(What needs to be done)
Copy out all of the data below word for word. Leave the pictures out of your copy.

(Data records)
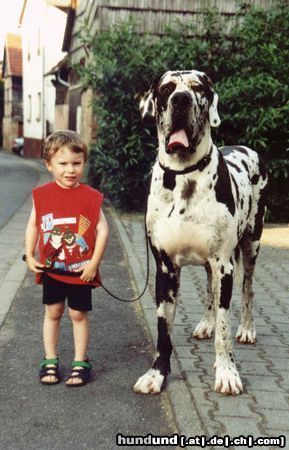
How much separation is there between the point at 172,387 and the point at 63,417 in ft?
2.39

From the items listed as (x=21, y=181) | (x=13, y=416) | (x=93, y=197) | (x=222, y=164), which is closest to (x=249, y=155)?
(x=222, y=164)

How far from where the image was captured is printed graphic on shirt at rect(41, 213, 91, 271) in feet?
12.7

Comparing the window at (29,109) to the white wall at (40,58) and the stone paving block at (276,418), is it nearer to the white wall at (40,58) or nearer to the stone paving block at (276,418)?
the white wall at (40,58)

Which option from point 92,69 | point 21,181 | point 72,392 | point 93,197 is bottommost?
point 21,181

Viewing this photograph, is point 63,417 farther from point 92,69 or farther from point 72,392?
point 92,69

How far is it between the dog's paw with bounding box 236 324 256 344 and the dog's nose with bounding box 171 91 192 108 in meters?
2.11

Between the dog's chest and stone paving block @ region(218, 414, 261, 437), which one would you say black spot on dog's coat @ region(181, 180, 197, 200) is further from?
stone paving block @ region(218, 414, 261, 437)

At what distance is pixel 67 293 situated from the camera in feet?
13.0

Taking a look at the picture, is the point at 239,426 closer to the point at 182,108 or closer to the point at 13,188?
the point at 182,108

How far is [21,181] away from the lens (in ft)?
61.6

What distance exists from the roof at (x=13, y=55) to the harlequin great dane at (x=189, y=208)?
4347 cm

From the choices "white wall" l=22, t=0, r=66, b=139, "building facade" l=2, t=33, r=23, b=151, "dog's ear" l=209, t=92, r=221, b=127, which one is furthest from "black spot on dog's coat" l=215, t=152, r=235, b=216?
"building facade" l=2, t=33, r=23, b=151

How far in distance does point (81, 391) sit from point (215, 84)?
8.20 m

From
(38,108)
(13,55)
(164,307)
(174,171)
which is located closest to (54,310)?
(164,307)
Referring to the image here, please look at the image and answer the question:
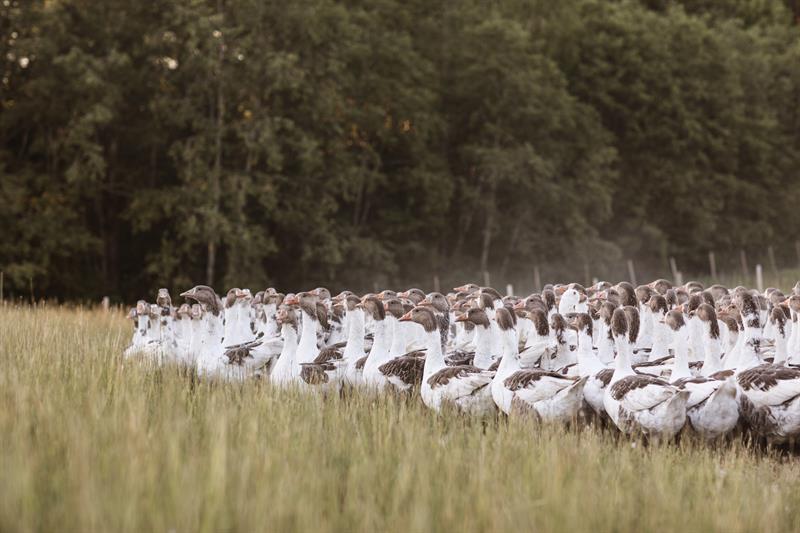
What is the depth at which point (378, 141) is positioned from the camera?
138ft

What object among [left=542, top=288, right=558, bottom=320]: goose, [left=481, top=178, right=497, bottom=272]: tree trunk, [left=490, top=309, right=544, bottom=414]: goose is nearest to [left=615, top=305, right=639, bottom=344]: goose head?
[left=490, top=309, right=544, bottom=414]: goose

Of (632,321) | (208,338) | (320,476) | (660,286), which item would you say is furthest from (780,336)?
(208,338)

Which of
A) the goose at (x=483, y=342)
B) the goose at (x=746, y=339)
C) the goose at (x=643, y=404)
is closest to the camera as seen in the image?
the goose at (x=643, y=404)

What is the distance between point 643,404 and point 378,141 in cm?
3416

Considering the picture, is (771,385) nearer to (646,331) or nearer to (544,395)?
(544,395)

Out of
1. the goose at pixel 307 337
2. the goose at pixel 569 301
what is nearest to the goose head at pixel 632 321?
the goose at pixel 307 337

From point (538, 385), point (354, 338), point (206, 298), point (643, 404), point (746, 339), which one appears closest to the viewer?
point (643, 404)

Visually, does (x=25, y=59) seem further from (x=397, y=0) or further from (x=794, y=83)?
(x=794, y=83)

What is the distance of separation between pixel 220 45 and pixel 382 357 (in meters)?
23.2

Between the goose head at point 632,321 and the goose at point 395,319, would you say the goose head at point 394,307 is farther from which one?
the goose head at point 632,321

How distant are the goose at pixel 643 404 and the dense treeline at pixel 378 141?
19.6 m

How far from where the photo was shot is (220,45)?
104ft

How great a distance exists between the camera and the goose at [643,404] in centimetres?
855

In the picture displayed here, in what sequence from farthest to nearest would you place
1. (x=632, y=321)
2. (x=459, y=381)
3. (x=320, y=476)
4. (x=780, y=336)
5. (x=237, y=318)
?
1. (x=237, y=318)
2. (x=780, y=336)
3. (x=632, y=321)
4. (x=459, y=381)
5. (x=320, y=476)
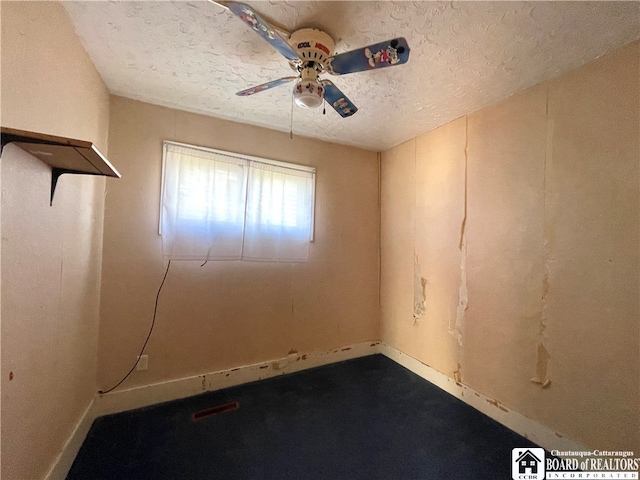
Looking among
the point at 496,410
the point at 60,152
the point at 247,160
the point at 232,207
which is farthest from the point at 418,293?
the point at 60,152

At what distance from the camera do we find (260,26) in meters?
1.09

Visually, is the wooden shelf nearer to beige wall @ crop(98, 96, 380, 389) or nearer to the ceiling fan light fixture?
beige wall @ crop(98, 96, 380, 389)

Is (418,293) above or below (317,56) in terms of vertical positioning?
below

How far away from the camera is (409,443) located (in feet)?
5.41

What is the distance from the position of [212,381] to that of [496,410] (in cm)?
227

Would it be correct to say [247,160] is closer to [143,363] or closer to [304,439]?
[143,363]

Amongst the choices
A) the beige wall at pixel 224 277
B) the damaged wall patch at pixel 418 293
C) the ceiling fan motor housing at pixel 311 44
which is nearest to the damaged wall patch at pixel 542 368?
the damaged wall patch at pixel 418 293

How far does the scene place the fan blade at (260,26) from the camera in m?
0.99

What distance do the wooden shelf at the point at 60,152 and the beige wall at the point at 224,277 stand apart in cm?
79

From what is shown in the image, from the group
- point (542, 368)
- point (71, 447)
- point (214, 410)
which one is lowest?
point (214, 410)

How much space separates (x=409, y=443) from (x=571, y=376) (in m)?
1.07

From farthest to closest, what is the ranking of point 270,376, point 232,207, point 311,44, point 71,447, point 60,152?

(Response to the exercise)
How much separation is there between the point at 172,387 and the point at 63,417 in ft?
2.39

From the items listed as (x=21, y=181) | (x=13, y=416) | (x=93, y=197) | (x=222, y=164), which is closest to (x=249, y=155)?
(x=222, y=164)

How far from where the image was captured is printed graphic on shirt at rect(41, 213, 91, 271) in feet?
12.7

Comparing the window at (29,109) to the white wall at (40,58) and the stone paving block at (276,418), is it nearer to the white wall at (40,58) or nearer to the stone paving block at (276,418)?
the white wall at (40,58)

Which option from point 92,69 | point 21,181 | point 72,392 | point 93,197 is bottommost?
point 21,181

Viewing this photograph, is point 63,417 farther from point 92,69 or farther from point 72,392?
point 92,69

How far is it between the dog's paw with bounding box 236 324 256 344 and the dog's nose with bounding box 171 91 192 108 in meters?
2.11

Between the dog's chest and stone paving block @ region(218, 414, 261, 437), which one would you say black spot on dog's coat @ region(181, 180, 197, 200) is further from?
stone paving block @ region(218, 414, 261, 437)

At what distance is pixel 67 293 situated from the camera in feet?
13.0

Taking a look at the picture, is the point at 239,426 closer to the point at 182,108 or closer to the point at 13,188?
the point at 182,108

How far is [21,181] away from the lens (in ft)?
61.6

What distance exists from the roof at (x=13, y=55) to the harlequin great dane at (x=189, y=208)?
4347 cm

From the choices "white wall" l=22, t=0, r=66, b=139, "building facade" l=2, t=33, r=23, b=151, "dog's ear" l=209, t=92, r=221, b=127, which one is furthest from "black spot on dog's coat" l=215, t=152, r=235, b=216?
"building facade" l=2, t=33, r=23, b=151

How far in distance does point (81, 391) sit from point (215, 84)?
8.20 m

From
(38,108)
(13,55)
(164,307)
(174,171)
which is located closest to (54,310)?
(164,307)
Referring to the image here, please look at the image and answer the question:
What is the depth at which point (378, 141) is positioned from the camera?
138ft

What object among [left=542, top=288, right=558, bottom=320]: goose, [left=481, top=178, right=497, bottom=272]: tree trunk, [left=490, top=309, right=544, bottom=414]: goose is nearest to [left=615, top=305, right=639, bottom=344]: goose head?
[left=490, top=309, right=544, bottom=414]: goose

Of (632,321) | (208,338) | (320,476) | (660,286), which item would you say is furthest from (780,336)?
(208,338)

Which of
A) the goose at (x=483, y=342)
B) the goose at (x=746, y=339)
C) the goose at (x=643, y=404)
is closest to the camera as seen in the image?
the goose at (x=643, y=404)

What is the distance between point 643,404 and point 378,141 in cm?
3416

Considering the picture, is (771,385) nearer to (646,331) or nearer to (544,395)?
(544,395)

Out of
1. the goose at pixel 307 337
2. the goose at pixel 569 301
what is nearest to the goose head at pixel 632 321?
the goose at pixel 307 337

From point (538, 385), point (354, 338), point (206, 298), point (643, 404), point (746, 339), which one appears closest to the viewer?
point (643, 404)

Visually, does (x=25, y=59) seem further from (x=397, y=0) or further from (x=794, y=83)?
(x=794, y=83)

What is the distance of separation between pixel 220 45 and pixel 382 357 (in meters)?
23.2

Between the goose head at point 632,321 and the goose at point 395,319, would you say the goose head at point 394,307 is farther from which one?
the goose head at point 632,321

How distant are the goose at pixel 643 404 and the dense treeline at pixel 378 141?
19.6 m

How far from where the photo was shot is (220,45)?
104ft

How great a distance exists between the camera and the goose at [643,404] in centimetres?
855

In the picture displayed here, in what sequence from farthest to nearest would you place
1. (x=632, y=321)
2. (x=459, y=381)
3. (x=320, y=476)
4. (x=780, y=336)
5. (x=237, y=318)
?
1. (x=237, y=318)
2. (x=780, y=336)
3. (x=632, y=321)
4. (x=459, y=381)
5. (x=320, y=476)
Looking among
the point at 496,410
the point at 60,152
the point at 247,160
the point at 232,207
which is farthest from the point at 418,293?
the point at 60,152

At what distance from the camera do we find (260,26) in meters?
1.09

Visually, is the wooden shelf nearer to beige wall @ crop(98, 96, 380, 389) or nearer to the ceiling fan light fixture?
beige wall @ crop(98, 96, 380, 389)

Is (418,293) above or below (317,56) in terms of vertical positioning?
below

How far away from the camera is (409,443) located (in feet)?
5.41

What is the distance from the position of [212,381] to that of [496,410] (in cm)?
227

Would it be correct to say [247,160] is closer to [143,363] or closer to [304,439]?
[143,363]

Amongst the choices
A) the beige wall at pixel 224 277
B) the damaged wall patch at pixel 418 293
C) the ceiling fan motor housing at pixel 311 44
which is nearest to the damaged wall patch at pixel 542 368?
the damaged wall patch at pixel 418 293

How far does the scene place the fan blade at (260,26) from the camera in m?
0.99

What distance do the wooden shelf at the point at 60,152 and the beige wall at the point at 224,277 stand apart in cm?
79

From what is shown in the image, from the group
- point (542, 368)
- point (71, 447)
- point (214, 410)
which one is lowest?
point (214, 410)

How much space separates (x=409, y=443) from (x=571, y=376) (in m)?
1.07

From farthest to closest, what is the ranking of point 270,376, point 232,207, point 311,44, point 71,447, point 60,152?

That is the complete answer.